▶ [Zu lösende Aufgaben]:
[1] Gib aus dem Text über die Verteilung der Welt alles von „Auch die Dänen“ bis hinunter zu „sie nicht aufkommen.“ erneut wieder und ersetze darin „Seemacht“ durch „Flotte“.
[2] Führe den Text über die Verteilung der Welt im Anschluss an seinen letzten Satz fort.

━━ Vorliegender Text

Abschnitt 3 - Die Nach-Verteilung der Welt.

Die Erhebung der Niederlande gegen die spanische Herrschaft, die Losreißung und siegreich behauptete Selbständigkeit des protestantischen Holland änderte die politische Weltkarte wieder. Die zähen Niederländer, die ihre Heimaterde durch Dämme erst dem Meere hatten abgewinnen müssen, flüchteten sich vor der spanischen Übermacht zu Lande, ähnlich wie die Athener vor den Persern, auf ihre Schiffe. Diese Wasser-Geusen oder Bettler, wie sie sich selber hießen, wurden, infolge ihrer Seetüchtigkeit, die Beherrscher der Meere. Sie entrissen den Portugiesen das Kap, Ceylon, die Ostantillen! Der neue Weltteil in der Südsee, Australien, ward Neu-Holland zubenannt; die demselben im Südosten vorgelagerte Insel heißt heute noch Van Diemensland, und auch das Inselreich Neu-Seeland, das Großbritannien der Südsee, trägt noch seinen holländischen Namen. Aus Neu-Amsterdam am Ausfluss des Hudson hat der Engländer New-York gemacht.

Auch die Dänen und Schweden haben versucht, wenigstens in den Westantillen und an der Europa zugekehrten Küste Nordamerikas Fuß zu fassen. Da sie durch Kriege auf dem europäischen Festlande gebunden und geschwächt waren, hat ihre Seemacht nicht weit gereicht. Gegen die englische, die selbst die niederländische niederrang, konnten sie nicht aufkommen.


Ein tragisches Verhängnis ohnegleichen hat gewollt, daß bei der Verteilung der Welt, wie sie das Zeitalter der Entdeckungen mit sich brachte, im Süden von Europa Italien, im Norden Deutschland völlig leer ausgegangen sind. Es erklärt sich dies zunächst aus der geographischen Lage. Jenes Italien, das einst, als Zentralland inmitten des Mittelländischen Meeres, dieses unter seine Herrschaft gebracht hatte, war durch die Meerenge bei Gibraltar von dem Weltmeere abgeschlossen: wer diese in seiner Gewalt hatte, besaß damit den Schlüssel zur engen Pforte, die ins Weltmeer hinausführt. Italien lag geographisch zu weit zurück. Zudem war es politisch zerklüftet und der Fremdherrschaft verfallen.

Diesem Geschick glich dasjenige Deutschlands nur zu sehr. Auch dieses ist, durch das vorgelagerte England, das mit dem Ärmelkanal den Zugang zum Atlantischen Ozean beherrscht, von dem Weltmeere abgeschnitten. Als das Zeitalter der Entdeckungen jenseits der Meere neue Welten heraufführte, war die deutsche Hansa, die einst sogar den Handel der Themsemündung beherrscht hatte, dahin. Während die europäischen Westmächte den Erdkreis in ihre Machtsphäre zogen, auf amerikanischem Boden ein Neu-Spanien, Neu-Portugal, Neu-Frankreich, Neu-England erstand, zehnfach so groß wie das Mutterland, machte der 30 jähr. Krieg Deutschland zur Wüste. Als endlich der westfälische Friedensschluss das Gemetzel abstellte, war das Reich nur noch ein zerstückelter Rumpf, ein Wirrwarr ungezählter „souveräner“ Territorien, waren die Flüsse, seine Lebensadern, an ihrer Mündung sämtlich in fremder Gewalt. Wie sollte es sich nach außen betätigen? Der Große Kurfürst von Brandenburg wagte zwar eine Ansiedelung an der afrikanischen Goldküste, allein sie erwies sich nur zu bald ohne Bestand. Es gab auf See keine deutsche Flagge.

━━━━
━━ Datenauszug

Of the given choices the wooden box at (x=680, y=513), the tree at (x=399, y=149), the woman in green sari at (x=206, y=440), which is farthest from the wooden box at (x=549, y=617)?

━━━━

▶ [Endergebnisse]:
[1]
Auch die Dänen und Schweden haben versucht, wenigstens in den Westantillen und an der Europa zugekehrten Küste Nordamerikas Fuß zu fassen. Da sie durch Kriege auf dem europäischen Festlande gebunden und geschwächt waren, hat ihre Flotte nicht weit gereicht. Gegen die englische, die selbst die niederländische niederrang, konnten sie nicht aufkommen.

[2]
Dies alles wog um so schwerer, als die Kolonialmächte auf das eifersüchtigste und strengste darüber wachten, daß auch die bloß kommerzielle Ausbeutung ihrer Pflanzstätten ihnen allein verblieb. Kolonie war gleichbedeutend mit Monopol.

Das festländische Europa ist auch während des 18. Jahrhunderts nicht aus verheerenden Kriegen herausgekommen. Der spanische Erbfolgekrieg, das Ringen zwischen Frankreich und Österreich um das Erbe der letzten spanischen Habsburger, und gleichzeitig der nordische, der Schweden, Polen, Russland, Sachsen und Brandenburg in seine Kreise zog, machten fast ganz Mittelund Westeuropa zum Schlachtfelde. Dazu der Kampf mit den Türken, die 1683 bis vor Wien vorgedrungen sind und noch die Nordgestade des Schwarzen Meeres inne hatten. 1740, beim Tode des letzten männlichen Sprosses der österreichischen Habsburger, der Kampf um dessen Erbe! Gleichzeitig der Kampf Englands mit Frankreich und Spanien um Amerika und Indien! Nach einer 7jährigen Pause (von 1748—1755) Wiederausbruch des gigantischen Ringens auf der ganzen Linie! Ein Jahrzehnt nach dem Pariser und Hubertusburger Frieden die Erhebung der englischen Pflanzstätten an der nordamerikanischen Küste gegen das Mutterland, wobei Frankreich, Spanien und Holland mitfochten. 1789 Ausbruch der großen französischen Revolution, die über 20 Jahre hindurch ganz Europa abermals zu einem Schlachtfelde machen sollte.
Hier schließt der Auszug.